From the corner of my eyes I saw the eyebrows of Ensign Garfield rise a little. Before I could have replied or said anything, Esther turned to Garfield: “I’m sure being with two men at the same time may be repulsive to you, Teri, but I happen to like it.”
“No,” Garfield replied, “it is not repulsive at all. In fact, I find it a little boring, as I prefer three or four to make things lively and interesting. What really surprised me was that he asked for exclusive rights. As you know, very few women survived the Mogadishu virus on Khomu, and the present ratio of five males to a female is not getting any better. Can they afford such luxuries here?”
Now it was Esther’s turn to be surprised. I decided that before they got into detailed discussions of group sex etiquette, I had better steer the conversation back to the real problems.
“We should continue this discussion in private, if you don’t mind,” I said.
“I have no secrets from Teri,” replied Esther. “The sooner we conclude this matter, the better I like it.”
“Aren’t you forgetting about the real Ann Forrest?” I asked.
“No,” Esther said. “I hope you can negotiate with her and find a solution to my problem.”

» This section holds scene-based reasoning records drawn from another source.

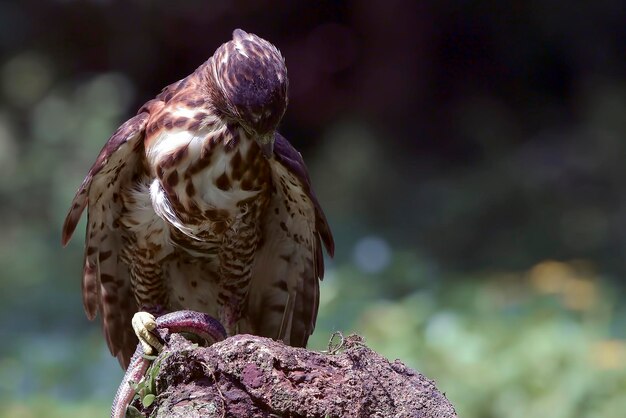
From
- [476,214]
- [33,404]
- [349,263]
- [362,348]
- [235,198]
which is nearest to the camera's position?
[362,348]

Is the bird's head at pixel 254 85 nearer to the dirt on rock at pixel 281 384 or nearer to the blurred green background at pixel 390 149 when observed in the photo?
the dirt on rock at pixel 281 384

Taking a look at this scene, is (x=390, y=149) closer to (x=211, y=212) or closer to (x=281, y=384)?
(x=211, y=212)

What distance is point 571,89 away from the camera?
23.5 ft

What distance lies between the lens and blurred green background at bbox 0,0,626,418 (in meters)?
5.55

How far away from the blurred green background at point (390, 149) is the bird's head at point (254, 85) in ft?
8.19

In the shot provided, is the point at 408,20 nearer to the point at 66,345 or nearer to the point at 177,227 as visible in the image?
the point at 66,345

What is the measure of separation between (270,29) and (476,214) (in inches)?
68.7

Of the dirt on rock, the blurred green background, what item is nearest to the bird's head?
the dirt on rock

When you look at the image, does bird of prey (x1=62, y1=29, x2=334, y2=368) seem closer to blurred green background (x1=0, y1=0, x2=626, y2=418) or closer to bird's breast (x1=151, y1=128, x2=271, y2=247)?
bird's breast (x1=151, y1=128, x2=271, y2=247)

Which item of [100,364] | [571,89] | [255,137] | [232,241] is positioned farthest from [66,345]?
[571,89]

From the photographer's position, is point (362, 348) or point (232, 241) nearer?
point (362, 348)

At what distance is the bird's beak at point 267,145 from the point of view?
2795 mm

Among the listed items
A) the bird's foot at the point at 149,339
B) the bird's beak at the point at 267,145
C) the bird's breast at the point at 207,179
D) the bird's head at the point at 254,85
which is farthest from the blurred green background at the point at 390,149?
the bird's foot at the point at 149,339

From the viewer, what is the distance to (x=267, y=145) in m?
2.81
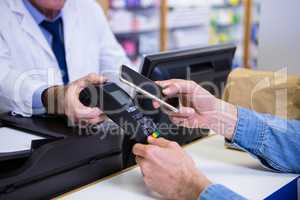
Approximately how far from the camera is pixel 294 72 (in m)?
1.55

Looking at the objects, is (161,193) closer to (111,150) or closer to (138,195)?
(138,195)

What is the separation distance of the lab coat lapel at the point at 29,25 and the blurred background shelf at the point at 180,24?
4.67ft

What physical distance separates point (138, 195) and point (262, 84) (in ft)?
1.85

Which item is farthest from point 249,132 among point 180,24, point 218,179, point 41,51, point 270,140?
point 180,24

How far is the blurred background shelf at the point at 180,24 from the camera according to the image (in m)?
3.63

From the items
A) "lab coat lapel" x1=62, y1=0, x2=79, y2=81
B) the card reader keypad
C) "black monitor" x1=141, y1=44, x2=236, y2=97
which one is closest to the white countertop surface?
the card reader keypad

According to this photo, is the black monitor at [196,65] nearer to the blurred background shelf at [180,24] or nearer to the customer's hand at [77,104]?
the customer's hand at [77,104]

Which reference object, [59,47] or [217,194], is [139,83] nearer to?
[217,194]

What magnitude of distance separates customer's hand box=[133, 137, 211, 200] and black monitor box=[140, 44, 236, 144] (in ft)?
0.98

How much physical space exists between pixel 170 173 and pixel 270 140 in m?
0.36

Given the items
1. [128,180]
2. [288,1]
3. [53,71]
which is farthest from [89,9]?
[128,180]

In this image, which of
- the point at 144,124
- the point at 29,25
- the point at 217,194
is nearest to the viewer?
the point at 217,194

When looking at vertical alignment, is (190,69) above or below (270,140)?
above

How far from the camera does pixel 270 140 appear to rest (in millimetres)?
1094
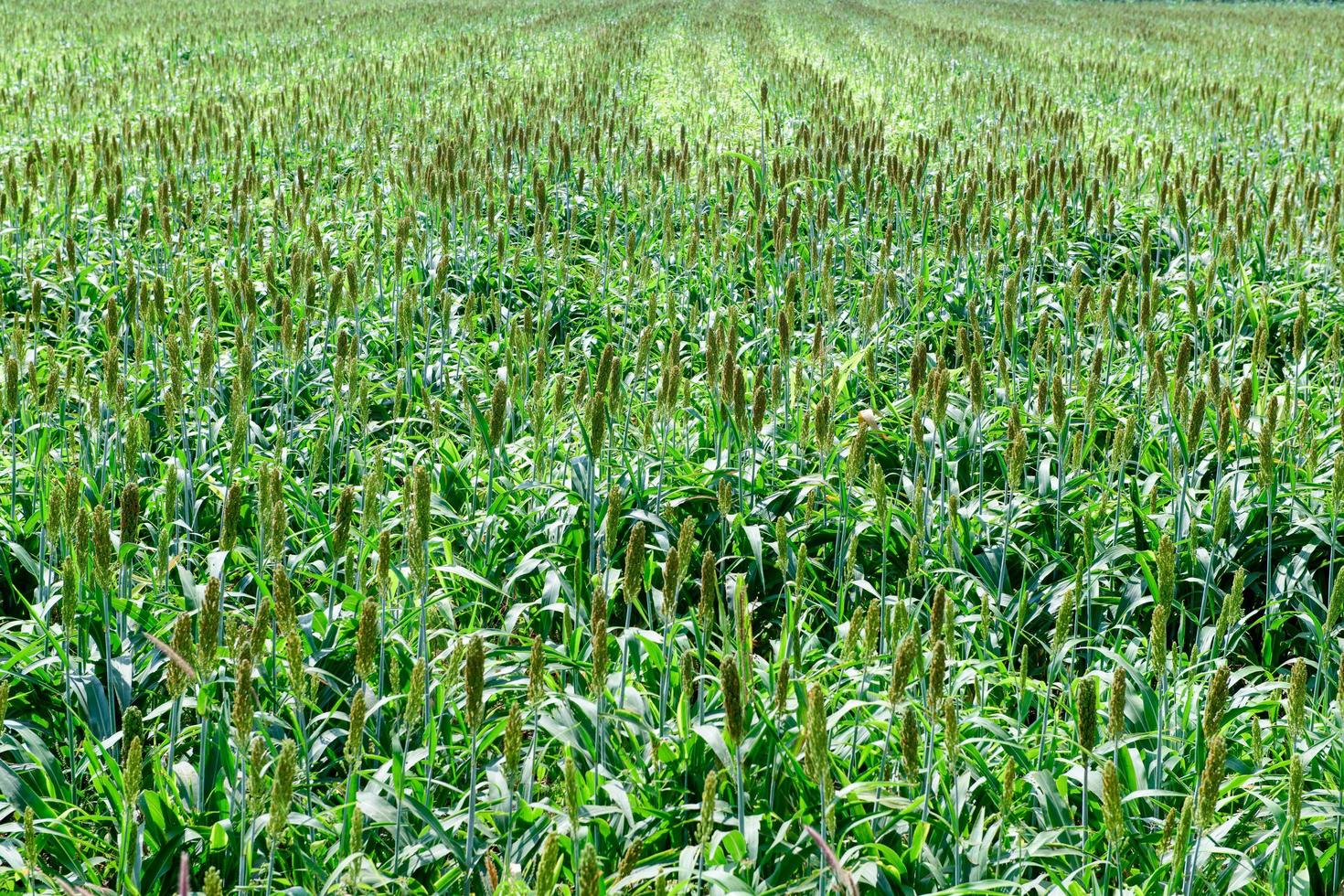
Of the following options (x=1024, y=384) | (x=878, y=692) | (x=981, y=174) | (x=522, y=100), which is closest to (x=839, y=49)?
(x=522, y=100)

“How about the legs of a field goal kicker and the height of a sitting Pekingese?” I queried.
Finally, the imperturbable Ensign Teri Garfield seemed shocked.
“I can handle it, if you could talk to Ann Forrest for me. After all, she would be getting the better end of the deal, wouldn’t she?” Esther replied calmly.
I had to admit that she had a point. There was a reasonable basis for serious negotiations with Ann Forrest.
“Are you sure this is what you want?” I asked. “Is Mike that good?”
“Let me put it this way,” she replied. “He’s a diamond in the rough. I can turn him into the greatest lover of all times.”
“Good luck,” I said. “You have my blessings.”